Learning Paths » 5B Interacting
Manchester in A. Tocqueville and Coketown in C. Dickens
Both writers deal with the consequences of the Industrial Revolution on the population and the cities involved.
A. Tocqueville rights a description which belongs to "Journeys to England and Ireland", while C. Dickens rights a description taken from the novel "Hard Times". The first writer describes Manchester from geographical point of view in order to introduce the topic, then he examines the conditions of the city. In contrast, the second writer talks about Coketown, which is a fictional city, indeed it is in the mind a real industrialized town.
A. Tocqueville has a more detached attitude, indeed his work is a diary of travel; he criticizes the process of industrialization, and individualism, so he has a negative opinion because everyone thinks for himself, there was not indeed a balance within the city. For this reason, Manchester celebrates the power of individualism against the society, it is the place where individualism is focused. The industry was the first aspect, while the man was the second one.
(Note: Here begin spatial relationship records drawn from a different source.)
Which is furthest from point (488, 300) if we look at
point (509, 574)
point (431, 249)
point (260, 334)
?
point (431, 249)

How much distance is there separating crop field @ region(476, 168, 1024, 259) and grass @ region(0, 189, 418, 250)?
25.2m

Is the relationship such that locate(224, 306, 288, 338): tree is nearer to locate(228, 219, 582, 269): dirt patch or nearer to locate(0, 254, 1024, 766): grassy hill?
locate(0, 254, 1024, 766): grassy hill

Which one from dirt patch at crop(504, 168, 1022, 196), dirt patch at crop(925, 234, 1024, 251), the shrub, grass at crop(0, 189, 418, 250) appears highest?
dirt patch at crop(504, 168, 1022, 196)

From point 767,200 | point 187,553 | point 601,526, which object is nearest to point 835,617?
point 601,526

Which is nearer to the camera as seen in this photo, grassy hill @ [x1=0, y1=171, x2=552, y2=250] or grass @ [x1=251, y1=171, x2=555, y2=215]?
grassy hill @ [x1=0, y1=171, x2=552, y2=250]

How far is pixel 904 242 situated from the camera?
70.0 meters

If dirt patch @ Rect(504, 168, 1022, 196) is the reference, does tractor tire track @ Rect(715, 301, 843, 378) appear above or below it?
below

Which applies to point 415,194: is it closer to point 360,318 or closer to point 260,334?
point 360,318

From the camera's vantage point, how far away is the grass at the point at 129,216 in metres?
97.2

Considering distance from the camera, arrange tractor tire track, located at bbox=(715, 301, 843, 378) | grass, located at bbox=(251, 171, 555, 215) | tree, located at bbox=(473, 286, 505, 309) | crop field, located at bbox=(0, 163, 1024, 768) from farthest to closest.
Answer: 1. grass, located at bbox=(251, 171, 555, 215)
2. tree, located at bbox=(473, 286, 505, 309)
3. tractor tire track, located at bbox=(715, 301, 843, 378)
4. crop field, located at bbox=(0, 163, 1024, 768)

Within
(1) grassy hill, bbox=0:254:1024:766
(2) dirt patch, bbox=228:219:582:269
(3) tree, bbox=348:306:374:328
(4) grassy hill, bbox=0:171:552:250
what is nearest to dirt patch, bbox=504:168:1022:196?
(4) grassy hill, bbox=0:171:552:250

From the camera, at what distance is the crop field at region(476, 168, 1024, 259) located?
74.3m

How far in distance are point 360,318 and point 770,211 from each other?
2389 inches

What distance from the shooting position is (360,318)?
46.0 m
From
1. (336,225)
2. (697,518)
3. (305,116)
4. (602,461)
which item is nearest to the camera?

In "Hard Times" Coketown is the city of the imagination, indeed the writer wants to make the reader to able to imagine the setting. He focuses his attention on coke, because it has become more important during the Industrial Revolution. C. Dickens does not provide a thesis, he adopts the third personal intrused narrator and he appeals to sight, hearing, touch and smell to better describe the city. In addition, he adopts a bionary system and adds a symbolic meaning: for example, the black, which is a symbol of darkness, of hell, and the red, which is a symbol of blood, of suffering. Coketown is a town of red bricks, which suggest something of building and imply progress; there were unpaved roads, heaps of dung, stink, smoke, noises from the shriek of steam from boilers, from the looms and from the heavy carts, the sea was red because of the dye that went into the sea.